The flexible mindset and ever-changing conditions help people cope with analytic flexibility, working under pressure, and finding solutions in a confusing environment that can help people at school and work, as well as with complicated relationships with other folks in their lives. “One of the main things schools try to teach kids is how to follow instructions. When kids play a game like Around the World Fluxx, they are practicing all kinds of skills. They’re coping with change, coping with the fact that the world’s not fair sometimes…. The game actually has you practicing a lot of the life skills that you’re teaching in classrooms.” While handy in a life of academia when one is trying to pivot after a grant has been revoked, a game like Fluxx also can help people get through day-to-day chaos. “For Kids on the Spectrum, people who are REALLY not coping with change, Fluxx provides an opportunity to practice the skills you are trying to help them learn. But it doesn’t feel like work, or school. Fluxx is SUPER fun to play. A lot of adults should be practicing these skills, too! Life is weird and hard and has changes that can be hard for anybody to deal with.”

Looney Labs Gen Con Booth

Given the many different flavors of Fluxx on the rack beside me, I can’t resist asking Kristin, “Where does Andy get the ideas for all of these? Like, what makes him wake up and say ‘I want to make a Chemistry Fluxx’? What kind of process do you go through to settle on a new title? Does he have a really good handle on all these subjects already, or does he go on a deep dive into a rabbit hole to learn everything he can before deciding ‘THIS is the new project’?” Kristin laughed a little and said, “Sometimes they are things that he loves, so he makes a game to share that love. But sometimes it’s something that a partner of ours has the license to, asking if it can be made into Fluxx, and he says, ‘Uh, I guess I can spend the next six weeks watching all of Spongebob Squarepants…’” I cracked up. She continued, “I mean we were kind of aware of Spongebob, our nephew was a big fan, but he wasn’t immersed in the story. So for the next month and a half, two months, every tv was playing Spongebob Squarepants. And when he was working on Back to the Future Chrononauts, it was the same thing. Those three movies were literally on loops in my house. It gets kinda weird, but sometimes his job is just to watch cartoons.”

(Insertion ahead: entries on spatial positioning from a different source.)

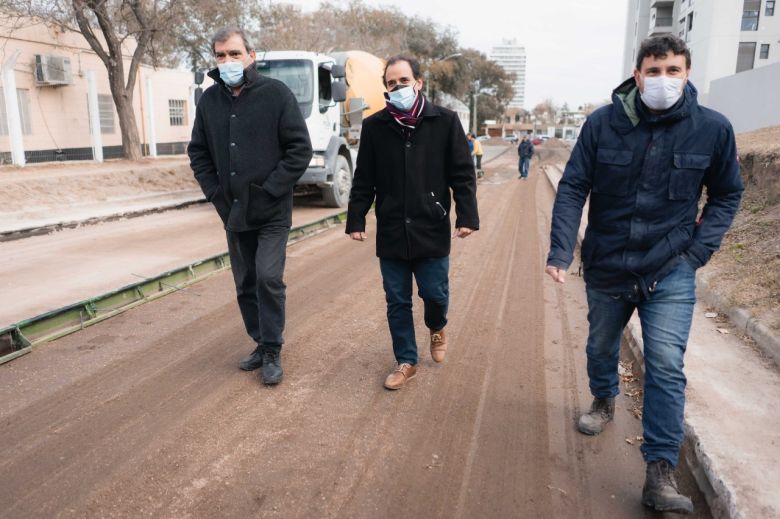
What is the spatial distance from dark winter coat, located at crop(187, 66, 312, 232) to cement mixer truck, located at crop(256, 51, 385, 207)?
8.08 meters

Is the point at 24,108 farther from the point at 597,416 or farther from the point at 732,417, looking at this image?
the point at 732,417

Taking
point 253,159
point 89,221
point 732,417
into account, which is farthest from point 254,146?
point 89,221

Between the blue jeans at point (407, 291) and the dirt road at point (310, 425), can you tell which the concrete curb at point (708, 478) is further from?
the blue jeans at point (407, 291)

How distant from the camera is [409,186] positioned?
13.0 ft

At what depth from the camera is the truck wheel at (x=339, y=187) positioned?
43.3ft

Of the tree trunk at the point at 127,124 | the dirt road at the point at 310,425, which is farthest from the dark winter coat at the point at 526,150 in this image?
the dirt road at the point at 310,425

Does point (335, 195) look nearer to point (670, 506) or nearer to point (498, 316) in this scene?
point (498, 316)

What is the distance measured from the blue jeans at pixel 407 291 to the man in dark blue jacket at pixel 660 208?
1.14 meters

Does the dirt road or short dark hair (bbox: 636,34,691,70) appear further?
the dirt road

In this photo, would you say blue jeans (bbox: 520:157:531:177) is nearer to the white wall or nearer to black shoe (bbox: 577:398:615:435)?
the white wall

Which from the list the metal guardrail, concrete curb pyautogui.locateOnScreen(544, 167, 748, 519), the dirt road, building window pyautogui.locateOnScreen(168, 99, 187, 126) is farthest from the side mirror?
building window pyautogui.locateOnScreen(168, 99, 187, 126)

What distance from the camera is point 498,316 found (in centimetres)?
593

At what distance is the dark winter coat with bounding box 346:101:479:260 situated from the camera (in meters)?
3.95

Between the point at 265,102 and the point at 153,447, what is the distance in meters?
2.25
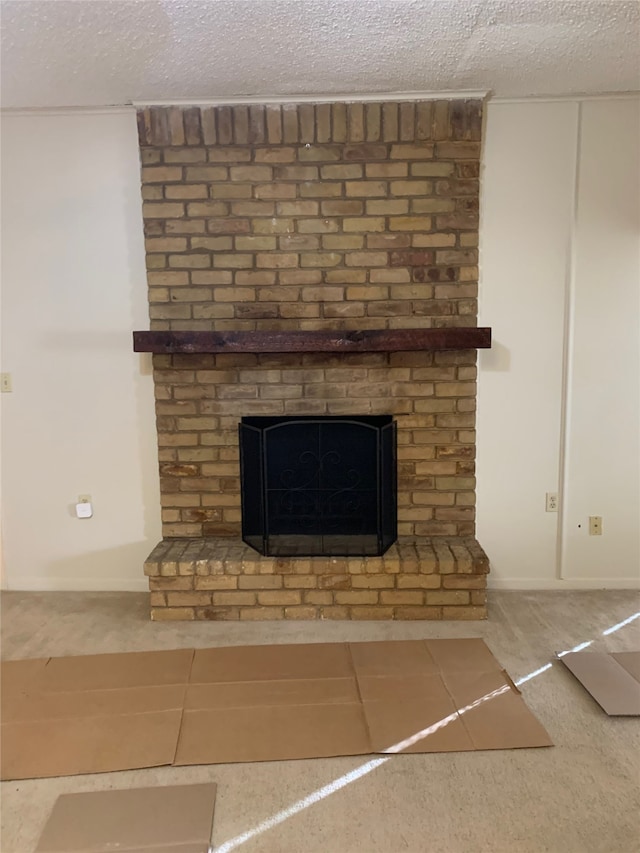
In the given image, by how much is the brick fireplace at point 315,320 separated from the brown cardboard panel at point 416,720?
1.74 ft

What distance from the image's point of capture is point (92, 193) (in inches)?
101

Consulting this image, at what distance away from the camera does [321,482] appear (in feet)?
8.48

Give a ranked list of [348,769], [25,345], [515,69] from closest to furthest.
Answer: [348,769] → [515,69] → [25,345]

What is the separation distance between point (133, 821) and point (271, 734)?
1.47ft

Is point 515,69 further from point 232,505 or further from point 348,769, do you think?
point 348,769

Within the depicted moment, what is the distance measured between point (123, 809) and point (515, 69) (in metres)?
2.81

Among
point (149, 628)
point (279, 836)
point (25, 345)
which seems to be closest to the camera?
point (279, 836)

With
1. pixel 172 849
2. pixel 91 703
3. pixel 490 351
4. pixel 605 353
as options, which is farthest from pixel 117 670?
pixel 605 353

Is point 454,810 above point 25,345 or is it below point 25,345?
below

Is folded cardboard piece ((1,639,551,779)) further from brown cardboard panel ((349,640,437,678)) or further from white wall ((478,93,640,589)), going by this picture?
white wall ((478,93,640,589))

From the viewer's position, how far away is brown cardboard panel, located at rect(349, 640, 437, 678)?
206 cm

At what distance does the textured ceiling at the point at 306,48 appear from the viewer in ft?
5.77

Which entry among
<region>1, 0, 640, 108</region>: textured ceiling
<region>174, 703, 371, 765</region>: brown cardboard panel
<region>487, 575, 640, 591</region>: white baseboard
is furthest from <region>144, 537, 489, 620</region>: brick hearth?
<region>1, 0, 640, 108</region>: textured ceiling

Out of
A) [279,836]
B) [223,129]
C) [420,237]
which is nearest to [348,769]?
[279,836]
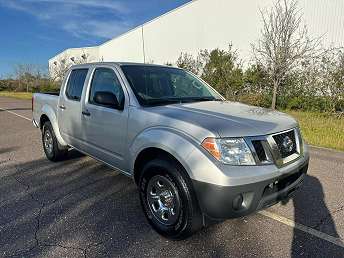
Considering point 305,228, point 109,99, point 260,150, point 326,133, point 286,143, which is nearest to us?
point 260,150

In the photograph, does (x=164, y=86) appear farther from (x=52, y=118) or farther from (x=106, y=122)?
(x=52, y=118)

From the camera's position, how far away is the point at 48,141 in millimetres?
6250

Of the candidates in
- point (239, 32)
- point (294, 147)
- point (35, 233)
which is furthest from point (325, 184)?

“Sometimes the fans push for an idea, and he has to figure out how to implement it. Like with Zombie Fluxx, he just couldn’t wrap his brain around how to do it for a long, long time, until finally, he does. That’s how he invented Creepers. Because nobody WANTS a zombie. A creeper completely changes how the game works.”

And it surely works well, given the thirty-odd versions beside me. I have a good half dozen Fluxx titles myself, so I perused the boxes as Kristin cleaned up Around the World Fluxx. We chatted about our celebration when they finally got the licensing to Doctor Who Fluxx (“that took me YEARS!” she told me). Then she handed me Star Trek Chrono-Trek. “If you like time travel games, and you’re a Trekkie, you have to try this one.”

I do enjoy some Trek, but my knowledge has some serious gaps. The Chrononauts original game has a timeline of events during the twentieth century. Star Trek Chrono-Trek is based on various Star Trek storylines, from The Original Series and the movies, up to about 2018-19. Released just before the new Picard series, she told me. The timeline of Trek history here has the crews of different shows visiting each other in this game. Made by a hardcore Trekkie, Kristin called it a love letter to the Trek universe. She said I don’t have to be a pro in knowledge to get it, but the consummate Trekkie will appreciate it on so many levels. So, I brought this game home to try with some Trekkie friends who have watched the older stuff much more recently than I have, and we will share our thoughts on that soon with you.

A huge thanks to Kristin for spending time to talk to me at Gen Con, and we’ll have some reviews of the games I received coming up as I get a chance to play through them and share my thoughts about them with you all soon; I’ve got a review of Fluxx: The Board Game coming soon, as well, so look forward to that as well!